Lpd depletion reveals that SRF specifies radial versus tangential migration of pyramidal neurons

Abstract

During brain development, pyramidal neurons migrate from the ventricular zone to reach their final destination in the cortex. In vivo depletion experiments shows that lamellipodin, through an effect on serum response factor, determines the neuronal migration mode in the developing cortex. During corticogenesis, pyramidal neurons (∼80% of cortical neurons) arise from the ventricular zone, pass through a multipolar stage to become bipolar and attach to radial glia1,2, and then migrate to their proper position within the cortex1,3. As pyramidal neurons migrate radially, they remain attached to their glial substrate as they pass through the subventricular and intermediate zones, regions rich in tangentially migrating interneurons and axon fibre tracts. We examined the role of lamellipodin (Lpd), a homologue of a key regulator of neuronal migration and polarization in Caenorhabditis elegans, in corticogenesis.

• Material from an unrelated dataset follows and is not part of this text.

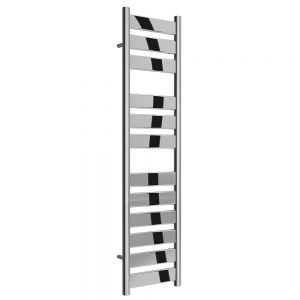 Reina Carpi Chrome Designer Towel Radiator 1200 x 300mm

Lpd depletion caused bipolar pyramidal neurons to adopt a tangential, rather than radial-glial, migration mode without affecting cell fate. Mechanistically, Lpd depletion reduced the activity of SRF, a transcription factor regulated by changes in the ratio of polymerized to unpolymerized actin. Therefore, Lpd depletion exposes a role for SRF in directing pyramidal neurons to select a radial migration pathway along glia rather than a tangential migration mode.